If aggression occurs in the classroom, the teacher may use a behavior chart or incentive program to punish aggressive behavior and reward positive behaviors. However, if the influence for the aggressive behavior remains unchanged, these methods to manage aggressive behaviors may be ineffective.
Some children may act aggressively because of life circumstances, such as experiencing domestic violence or playing violent video games. Other children may act aggressively because of a lack of skills in emotion regulation and self-control. If the child acts aggressively due to role modeling of aggressive behavior and excessive exposure to violent content, behavior charts will likely not stop the aggressive behavior. If the child acts out aggressively because of a lack of self-control, punishing the behaviors doesn’t necessarily lead to self-control, so the behavior may not stop.

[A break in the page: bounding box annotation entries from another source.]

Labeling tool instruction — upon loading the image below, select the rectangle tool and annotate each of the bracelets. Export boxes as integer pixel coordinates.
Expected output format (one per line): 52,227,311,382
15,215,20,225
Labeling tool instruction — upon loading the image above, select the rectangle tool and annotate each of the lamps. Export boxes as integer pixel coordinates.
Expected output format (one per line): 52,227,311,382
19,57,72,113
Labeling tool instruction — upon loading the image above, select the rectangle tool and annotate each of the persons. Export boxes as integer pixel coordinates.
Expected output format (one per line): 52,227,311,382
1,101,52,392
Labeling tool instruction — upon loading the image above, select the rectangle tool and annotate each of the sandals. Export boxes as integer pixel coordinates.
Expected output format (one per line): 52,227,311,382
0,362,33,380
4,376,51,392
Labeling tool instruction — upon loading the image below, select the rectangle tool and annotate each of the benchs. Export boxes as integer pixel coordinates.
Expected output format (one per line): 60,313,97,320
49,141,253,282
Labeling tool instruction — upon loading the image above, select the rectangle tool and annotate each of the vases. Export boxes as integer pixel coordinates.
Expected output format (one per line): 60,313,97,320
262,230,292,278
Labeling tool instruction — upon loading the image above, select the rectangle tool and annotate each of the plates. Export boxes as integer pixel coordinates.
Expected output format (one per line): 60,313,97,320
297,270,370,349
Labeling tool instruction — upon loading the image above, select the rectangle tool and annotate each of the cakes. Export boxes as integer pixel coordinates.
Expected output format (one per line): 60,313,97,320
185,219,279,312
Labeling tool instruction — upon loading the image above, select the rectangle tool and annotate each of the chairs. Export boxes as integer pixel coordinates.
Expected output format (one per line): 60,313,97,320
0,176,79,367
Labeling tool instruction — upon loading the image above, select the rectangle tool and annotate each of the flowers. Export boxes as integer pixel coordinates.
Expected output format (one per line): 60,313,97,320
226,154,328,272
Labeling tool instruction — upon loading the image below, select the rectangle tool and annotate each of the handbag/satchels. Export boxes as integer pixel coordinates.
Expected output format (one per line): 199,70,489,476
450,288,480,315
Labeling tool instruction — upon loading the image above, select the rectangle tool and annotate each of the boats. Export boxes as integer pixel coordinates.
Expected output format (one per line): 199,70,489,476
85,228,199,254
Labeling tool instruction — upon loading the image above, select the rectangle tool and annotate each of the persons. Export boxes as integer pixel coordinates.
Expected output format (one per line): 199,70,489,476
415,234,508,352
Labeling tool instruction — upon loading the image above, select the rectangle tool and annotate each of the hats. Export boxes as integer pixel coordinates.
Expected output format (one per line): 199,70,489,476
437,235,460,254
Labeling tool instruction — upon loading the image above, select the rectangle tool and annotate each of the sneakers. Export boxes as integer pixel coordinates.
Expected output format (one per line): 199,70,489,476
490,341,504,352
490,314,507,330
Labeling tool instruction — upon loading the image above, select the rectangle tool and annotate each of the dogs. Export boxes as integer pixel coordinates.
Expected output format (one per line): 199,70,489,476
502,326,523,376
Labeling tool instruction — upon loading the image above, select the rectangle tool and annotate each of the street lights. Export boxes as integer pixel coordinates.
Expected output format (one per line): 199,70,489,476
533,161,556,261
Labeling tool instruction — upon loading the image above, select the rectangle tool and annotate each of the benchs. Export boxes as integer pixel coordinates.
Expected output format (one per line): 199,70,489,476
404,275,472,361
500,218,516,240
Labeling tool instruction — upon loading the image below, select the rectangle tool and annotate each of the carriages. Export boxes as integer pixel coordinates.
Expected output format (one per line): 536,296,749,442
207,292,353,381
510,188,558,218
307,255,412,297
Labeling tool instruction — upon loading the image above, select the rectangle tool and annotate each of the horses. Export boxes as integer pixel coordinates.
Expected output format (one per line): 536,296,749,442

When traditional behavior management techniques in the home or classroom have failed, it may be time to involve a mental health professional. At Encompass Mental Health, I work directly with parents, child care providers, teachers and other important people involved in the child’s life to help identify the reason or reasons behind the aggression first, and then to come up with solutions to help the child learn more appropriate ways of behaving.
Depending on the needs of the child, I may work directly with the child, the parents, or the caregiving/education team to ensure that everyone involved understands how to help the child to learn to use non-aggressive interactions with siblings, peers, parents and teachers.